* Requirement A
In the Reno housing discussion, what monthly rent does the listing realtor say the Bartlett Street house already brings in?
* Requirement B
Reproduce the passage of the Reno housing discussion between "2. Reno Ignoramus" and "Patient Buyer describes.", inclusive.
* Requirement C
Carry on the Reno housing discussion, starting right after its last sentence.

* Reading text
━━━


"If the market is to pick up again prices need to come down or there needs to be an inventory shortage.  The builders may do this somewhat by reducing their output but there is no way to get the collective of home sellers to back out of the market for the ‘good’ of all.  I’m afraid this one will have to take care of itself and my Mountaingate home will just have to wait. "

– Patient Buyer

5 comments

  1. Todd Tarson

    I think to some degree that sellers will have to give in to the competition within the current market, meaning lower prices and neighbors be damned.

    Or, that the builders will reset the market when and if there is some kind of strong signal that the market has bottomed out.

    Realtors do not set the price… buyers and sellers do. Right now it seems that buyers and sellers are speaking two different languages and don’t understand each other.

    I’m telling would be selling clients to stay put unless they need to move. And I’m telling buyers to stay put… unless they need to move.

    Need and want are two different things right now.

  2. Reno Ignoramus

    Patient Buyer makes an excellent point. Several actually. He says that he can’t think of a property in Reno where a buyer could put 20% down and make it cash flow as a rental. In the MLS today is a “new” listing for a house built in 1948 at 175 Bartlett Street in Reno. MLS # 60027750. This is up by UNR just north of the Judicial College. The listing realtor describes this property, on the market for $234,900, as ” a wonderful investment.”

    If a Ignorant Investor were to put 20% down, he would have to come up with $47,000. If he were to then finance the balance of $188,000 at 6.25% over 30 years, his monthly P&I would be $1,157.00. Add to that say, $200 a month for taxes and insurance. The monthly nut is thus $1,357.00. Plus the predictable outgo for the the toilet repairs as Patient Buyer describes.

    The listing realtor offers the information that this charmer is actually already rented and generating $900 a month. Sounds pretty good for a 59 year old 1000 sq. ft. 2/1 house on an old uneventful street.

    So, this “wonderful investment” is guaranteed to be at least $450 negative every month. I won’t even comment on which direction the value of this house is heading in the next 2-3 years. What do you all think?

    So here is your chance to fork over $47 grand on a depreciating asset and lose about $500 a month. Every month. A “wonderful inventment”?? It is comments like this that make so many realtors look foolish.

━━━

* Collected material
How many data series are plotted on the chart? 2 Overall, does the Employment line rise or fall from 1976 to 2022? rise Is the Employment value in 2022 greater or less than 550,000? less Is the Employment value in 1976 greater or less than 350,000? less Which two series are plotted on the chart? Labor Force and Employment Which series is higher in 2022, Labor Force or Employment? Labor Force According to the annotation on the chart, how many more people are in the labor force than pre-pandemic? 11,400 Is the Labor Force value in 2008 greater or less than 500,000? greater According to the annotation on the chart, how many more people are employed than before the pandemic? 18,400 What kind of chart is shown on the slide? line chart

━━━

* Answer space A
$900 a month.

* Answer space B
2. Reno Ignoramus

    Patient Buyer makes an excellent point. Several actually. He says that he can’t think of a property in Reno where a buyer could put 20% down and make it cash flow as a rental. In the MLS today is a “new” listing for a house built in 1948 at 175 Bartlett Street in Reno. MLS # 60027750. This is up by UNR just north of the Judicial College. The listing realtor describes this property, on the market for $234,900, as ” a wonderful investment.”

    If a Ignorant Investor were to put 20% down, he would have to come up with $47,000. If he were to then finance the balance of $188,000 at 6.25% over 30 years, his monthly P&I would be $1,157.00. Add to that say, $200 a month for taxes and insurance. The monthly nut is thus $1,357.00. Plus the predictable outgo for the the toilet repairs as Patient Buyer describes.

* Answer space C
  3. Diane Cohn

    Not to mention that this property backs up to a regularly used train track and is in UNR’s long term path of progress, so who knows what that means in terms of buyout in the future…

  4. Lindie

    Diane:

    Help me out here. This house on Bartlett Street. $235 a square foot for a 1000 sq.ft. 2 bedroom, one bathroom, 59 year old house with a one car garage that backs up to an active railroad track in an old fairly run down neighborhood?

    Is this where we are in the market now? Is this what $235 sq./ft. get you??

  5. ap

    Now is the time to buy a Mountaingate Home.

    Transplanted from California 4 years ago, we currently live in Grandview. We are purchasing a new home in Mountaingate because we love the location and the architecture of the homes. We also think the current price tag at Mountaingate is a great investment for the long run of 5-10 years. Coming from California and watching the Reno market for the last 4 years, we think the base prices at Mountaingate are reasonable. Keep in mind they include a lot of upgrades such as granite counter tops, tile floors (no linoleum) and stainless steel appliances. Ryder is taking the current market into consideration. If Mountaingate had it’s Grand Opening 1-2 years ago, the prices would start at 50K-100K more than they are now.

    When the Southmeadows area is completely built out, there will be no land to develop new homes–which will greatly reduce the supply of new houses and resale prices will go up in the South Suburban/South Meadows area. Making NOW the time to purchase a Mountaingate home.